By using partition and fold(sum) like you did we get the number of occurrences of each partition in the selected time frame, then by using fold(sum) on all the events we get the number of total events in the same timeframe and then we can calculate how many time it was good in a % way.

I did it like this:

(
    builtin:service.keyRequest.response.time
    :filter(
        <filter for my key request goes here>
    )
    :avg
    :partition(
        "time", 
        value(fast,lt(300000)),
        value(slow,otherwise)
    )
    :splitBy("time")
    :filter(eq("time","fast"))
    :count
    :fold(sum)

    /

    builtin:service.keyRequest.response.time
    :filter(
        <filter for my key request goes here>
    )
    :avg
    :splitBy()
    :count
    :fold(sum)
) * 100

I hope this is helpful 🙂

Alessandro

Ragu · ‎28 Sep 2022

Hi @AlessandroG , did you manage to set SLO with your query? as I can see this is working in Data Explorer however I couldn't make it work in SLO.

Ragu · ‎28 Sep 2022

Would be great if you could help us show an example how did you achieve in SLO wizard 🙏

AlessandroG · ‎29 Sep 2022

At the moment I can't post an example with a KeyRequest because the ones I have are tests and are not called enough times to get a result out of them.

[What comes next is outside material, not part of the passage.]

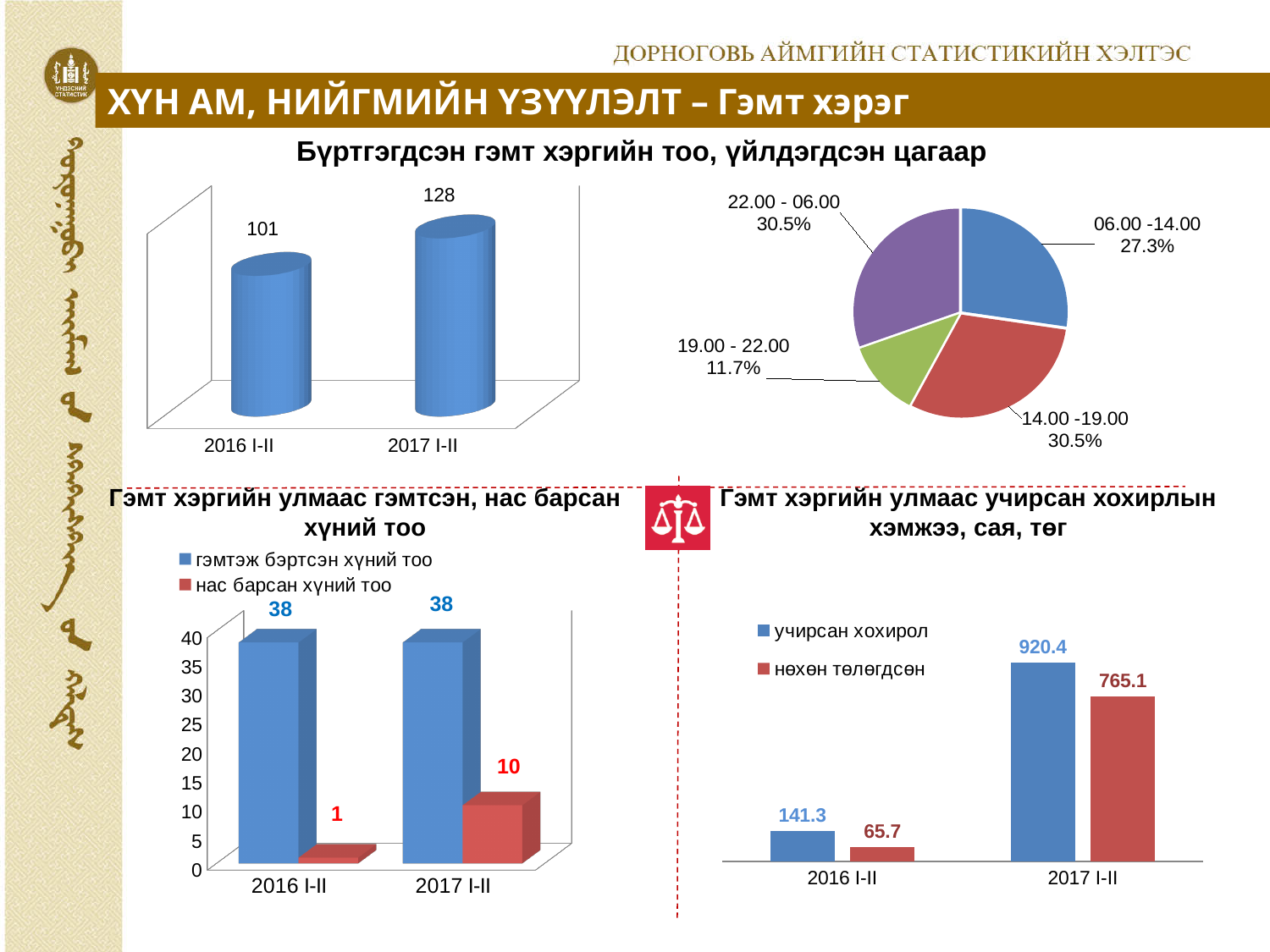
In the top-right pie chart, which time period has the smallest share? 19.00 - 22.00 What type of chart is the top-right chart on the slide? pie chart How many slices does the top-right pie chart have? 4 How many series does the legend of the bottom-left chart list? 2 In the bottom-right chart (Гэмт хэргийн улмаас учирсан хохирлын хэмжээ), what is the value of учирсан хохирол for 2017 I-II? 920.4 In the bottom-right chart, what is the difference between учирсан хохирол and нөхөн төлөгдсөн for 2016 I-II? 75.6 In the bottom-left chart (Гэмт хэргийн улмаас гэмтсэн, нас барсан хүний тоо), what is the value of нас барсан хүний тоо for 2017 I-II? 10 In the top-left bar chart (Бүртгэгдсэн гэмт хэргийн тоо), what is the value for 2017 I-II? 128 In the top-left bar chart (Бүртгэгдсэн гэмт хэргийн тоо), what is the value for 2016 I-II? 101 In the top-right pie chart, what share is shown for the 19.00 - 22.00 slice? 11.7% In the bottom-left chart, what is the value of гэмтэж бэртсэн хүний тоо for 2016 I-II? 38 In the top-left bar chart, by how much did the number of registered crimes change from 2016 I-II to 2017 I-II? 27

I've attached an example using a service response time and will add one with a service key request response time as soon as I get enough data for it 🙂

Which error do you get when trying to get the SLO?

So far I saw that to use service.keyRequest.response.time you need to use type("SERVICE_METHOD") in the filter and then the name or the id of that key request.

Also you don't need to add the filter in the query of the SLO because you can do it in the filter section.

Viachaslau · ‎28 Sep 2022

Using avg+partition has no reason in this case, since you can simple filter aggregations like this:

(100)*(builtin:apps.web.action.visuallyComplete.load.browser:filter(series(percentile(75),lt(10000))):splitBy():count)/
(builtin:apps.web.action.visuallyComplete.load.browser:splitBy():count)

It doesn't solve initial problem - filter by criteria without aggregation.

AlessandroG · ‎29 Sep 2022

It doesn't works for the key request response time, because that metric aggregates the values for a "time slot" which is customisable in the data explorer but not in the SLO creation.

This time slot is set on automatic and can go from 1 minute (for small timeframes) to days in the larger timeframe.

By just counting the number of occurrences of the response time below a threshold you will get, for each time slot, 1 or 0.

OP got it right using fold(sum), because you need to find how many times you were below (good values) in the timeframe.

AlessandroG · ‎29 Sep 2022

I forgot to add that I don't know if there is a way to tell the SLO to don't use aggregated data for the response time but if there is I wasn't able to found it.

Viachaslau · ‎29 Sep 2022

This the main problem for me - because I don't want to have sum of avg count, but sum of count and filter it...

look like partition is also not helpful since we are using auto or avg for aggregation before filter.

AlessandroG · ‎29 Sep 2022

Ok, now I understood what are you saying. I missed the part, in the original question, where he says "without using a custom service metric".

To my best knowledge it doesn't seems possible, we can get a SLO out of the standard metric but it is limited to the aggregation of all the requests in the auto resolution for that timeframe but not a fine grain number based on all the requests.